Prof. Quraisy Syihab menerangkan kandungan ayat tersebut ke dalam poin-poin di bawah ini.

  1. Allah Swt. mewajibkan puasa Ramadhan yang hitungan harinya tidak memberatkan hamba-hamba-Nya.
  2. Siapa saja yang menderita sakit yang akan membahayakan dirinya jika berpuasa diperbolehkan meninggalkan puasa Ramadhan.

Demikian pula bagi yang sedang dalam perjalanan.

  1. Sejumlah hari puasa Ramadhanyang ditinggalkan, sebanyak itu pula yang harus diganti oleh orang sakit ketika sudah sembuh dan yang bepergian ketika telah kembali.
  2. Tidak diwajibkan mengqadha puasa Ramadhan bagi mereka yang tidak bisa berpuasa karena berusia lanjut atau menderita penyakit yang kesembuhannya tak bisa diharapkan.

Sebagai gantinya, ia diharuskan membayar fidiah, yaitu memberi makan orang miskin sebanyak jumlah hari yang ditinggalkan.

Makanan yang diberikan berupa penganan pokok sebesar 0,6 kg/orang.

  1. Siapa yang berpuasa sunah karena ingin menambah amalannya, ia telah melakukan kebaikan bagi dirinya.

Landasan Mengqadha Puasa karena Haid

Berdasarkan ayat ke-184 surah Al-Baqarah di atas, kewajiban melakukan puasa ganti dibebankan kepada mereka yang sakit dan bepergian.

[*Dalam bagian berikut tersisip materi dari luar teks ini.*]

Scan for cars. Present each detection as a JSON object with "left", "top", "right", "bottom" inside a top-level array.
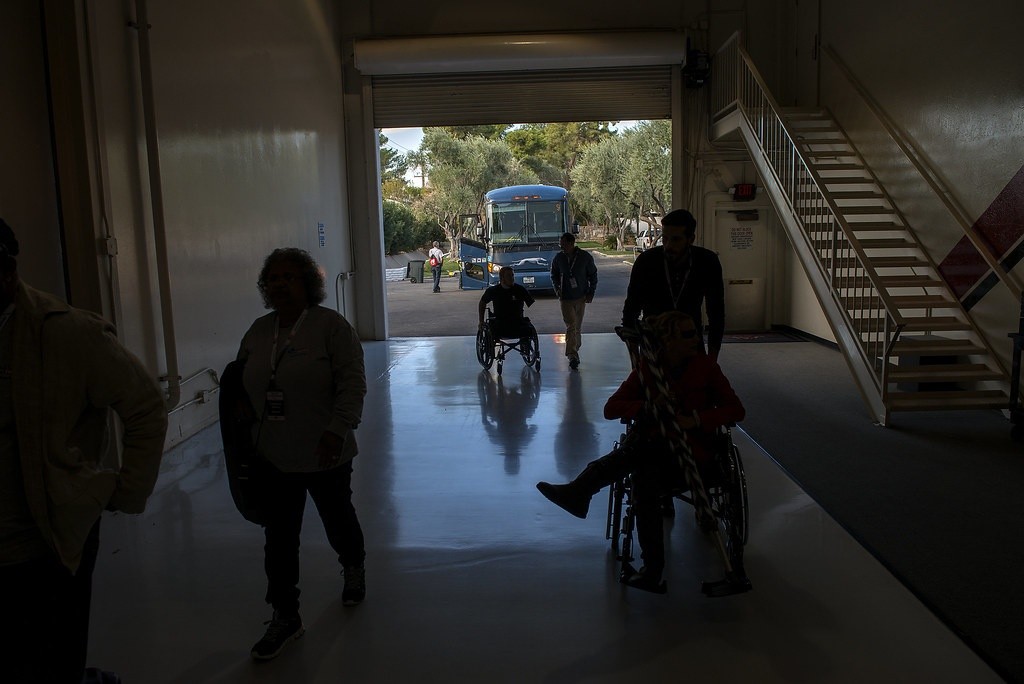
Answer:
[{"left": 636, "top": 228, "right": 663, "bottom": 252}]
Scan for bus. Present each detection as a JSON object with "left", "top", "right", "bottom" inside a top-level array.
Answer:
[{"left": 457, "top": 184, "right": 579, "bottom": 289}]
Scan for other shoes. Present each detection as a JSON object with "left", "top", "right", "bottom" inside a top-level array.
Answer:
[
  {"left": 537, "top": 479, "right": 590, "bottom": 519},
  {"left": 626, "top": 565, "right": 667, "bottom": 596},
  {"left": 567, "top": 352, "right": 581, "bottom": 369}
]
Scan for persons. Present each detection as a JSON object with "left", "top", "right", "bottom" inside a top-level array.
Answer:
[
  {"left": 537, "top": 313, "right": 746, "bottom": 591},
  {"left": 219, "top": 246, "right": 368, "bottom": 658},
  {"left": 622, "top": 209, "right": 724, "bottom": 374},
  {"left": 477, "top": 267, "right": 534, "bottom": 332},
  {"left": 550, "top": 233, "right": 599, "bottom": 367},
  {"left": 0, "top": 218, "right": 168, "bottom": 683},
  {"left": 429, "top": 241, "right": 443, "bottom": 292}
]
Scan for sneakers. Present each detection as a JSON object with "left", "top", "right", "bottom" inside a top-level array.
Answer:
[
  {"left": 340, "top": 564, "right": 366, "bottom": 608},
  {"left": 251, "top": 609, "right": 305, "bottom": 659}
]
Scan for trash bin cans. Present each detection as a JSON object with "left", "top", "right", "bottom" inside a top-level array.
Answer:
[{"left": 403, "top": 260, "right": 425, "bottom": 284}]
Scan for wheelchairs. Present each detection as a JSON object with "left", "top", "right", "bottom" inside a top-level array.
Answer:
[
  {"left": 476, "top": 308, "right": 540, "bottom": 374},
  {"left": 606, "top": 422, "right": 750, "bottom": 581}
]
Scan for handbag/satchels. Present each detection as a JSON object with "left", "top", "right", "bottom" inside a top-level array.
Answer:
[{"left": 430, "top": 257, "right": 438, "bottom": 266}]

Sementara itu, umum diketahui bahwa muslimah yang tengah haid pada saat Ramadhan juga wajib mengqadha puasanya di hari lain. Apa landasannya?

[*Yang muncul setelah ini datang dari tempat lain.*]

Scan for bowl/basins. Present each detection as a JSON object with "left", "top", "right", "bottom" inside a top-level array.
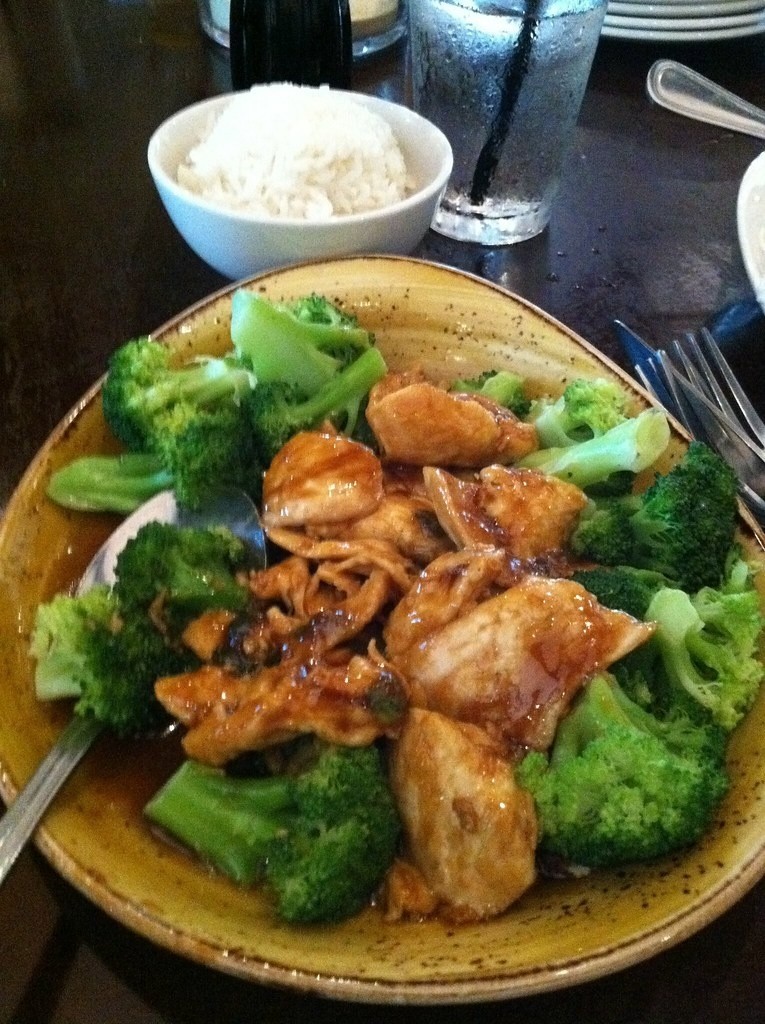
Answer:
[{"left": 147, "top": 82, "right": 455, "bottom": 280}]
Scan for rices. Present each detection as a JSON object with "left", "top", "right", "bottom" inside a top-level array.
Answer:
[{"left": 176, "top": 80, "right": 414, "bottom": 218}]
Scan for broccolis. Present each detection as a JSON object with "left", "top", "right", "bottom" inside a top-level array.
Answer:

Sebuah hadits yang dirawi oleh Imam Muslim rahimahullah merekam pertanyaan seorang shahabiyah bernama Mu’adzah yang dilontarkan kepada Ummul Mu’minin ‘Aisyah radhiyallahu ‘anhuma mengenai topik terkait.

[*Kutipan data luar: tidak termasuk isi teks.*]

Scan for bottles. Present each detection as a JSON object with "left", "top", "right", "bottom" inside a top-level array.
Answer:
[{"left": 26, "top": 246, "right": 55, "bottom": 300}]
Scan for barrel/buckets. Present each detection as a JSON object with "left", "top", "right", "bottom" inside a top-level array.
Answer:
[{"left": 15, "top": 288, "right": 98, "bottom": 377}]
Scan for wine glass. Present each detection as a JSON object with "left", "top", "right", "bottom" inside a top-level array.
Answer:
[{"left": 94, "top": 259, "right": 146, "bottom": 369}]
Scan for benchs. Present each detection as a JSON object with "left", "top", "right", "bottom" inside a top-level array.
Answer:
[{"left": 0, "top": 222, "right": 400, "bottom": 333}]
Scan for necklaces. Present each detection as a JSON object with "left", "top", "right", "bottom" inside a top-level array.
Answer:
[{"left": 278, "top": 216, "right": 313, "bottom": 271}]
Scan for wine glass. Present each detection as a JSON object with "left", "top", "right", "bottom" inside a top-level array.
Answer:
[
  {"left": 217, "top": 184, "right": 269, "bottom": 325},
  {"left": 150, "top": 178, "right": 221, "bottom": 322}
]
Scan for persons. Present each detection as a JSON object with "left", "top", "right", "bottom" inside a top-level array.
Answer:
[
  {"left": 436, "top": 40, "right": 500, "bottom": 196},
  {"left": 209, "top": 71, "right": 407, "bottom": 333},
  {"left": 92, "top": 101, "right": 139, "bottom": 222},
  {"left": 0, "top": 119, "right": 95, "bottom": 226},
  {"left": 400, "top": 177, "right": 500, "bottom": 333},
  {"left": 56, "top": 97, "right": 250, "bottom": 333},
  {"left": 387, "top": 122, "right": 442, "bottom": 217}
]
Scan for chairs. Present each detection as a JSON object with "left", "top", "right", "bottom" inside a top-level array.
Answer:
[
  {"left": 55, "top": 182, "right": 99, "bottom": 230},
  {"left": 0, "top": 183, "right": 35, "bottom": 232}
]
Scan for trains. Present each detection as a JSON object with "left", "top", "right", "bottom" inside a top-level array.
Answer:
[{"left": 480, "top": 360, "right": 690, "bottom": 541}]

عَنْ مُعَاذَةَ قَالَتْ سَأَلْتُ عَائِشَةَ فَقُلْتُ مَا بَالُ الْحَائِضِ تَقْضِي الصَّوْمَ وَلَا تَقْضِي الصَّلَاةَ فَقَالَتْ أَحَرُورِيَّةٌ أَنْتِ قُلْتُ لَسْتُ بِحَرُورِيَّةٍ وَلَكِنِّي أَسْأَلُ قَالَتْ كَانَ يُصِيبُنَا ذَلِكَ فَنُؤْمَرُ بِقَضَاءِ الصَّوْمِ وَلَا نُؤْمَرُ بِقَضَاءِ الصَّلَاةِ

‘An mu’aadzata qaalat sa-altu ‘aa-isyata fa qultu maa baalul-haa-idhi taqdhish-shauma wa laa taqdhish-shalaata fa qaalat aharuuriyyatun anti qultu lastu bi haruuriyyatin wa lakinnii as-alu qaalat kaana yushiibunaa dzalika fanu’maru bi qadhaa-ish-shaumi wa laa nu’maru bi qadhaa-ish-shalaat.

Artinya:

Dari Mu’adzah, dia berkata, ‘Saya bertanya kepada ‘Aisyah seraya berkata, ‘Mengapa gerangan wanita yang haid mengqadha puasa dan tidak mengqadha shalat?’ Maka ‘Aisyah menjawab, ‘Apakah kamu dari golongan Haruriyah (Khawarij)?’ Aku menjawab, ‘Aku bukan Haruriyah, tetapi aku hanya bertanya.’ Dia menjawab, ‘Kami dahulu juga mengalami haid maka kami diperintahkan untuk mengqadha puasa dan tidak diperintahkan untuk mengqadha salat’.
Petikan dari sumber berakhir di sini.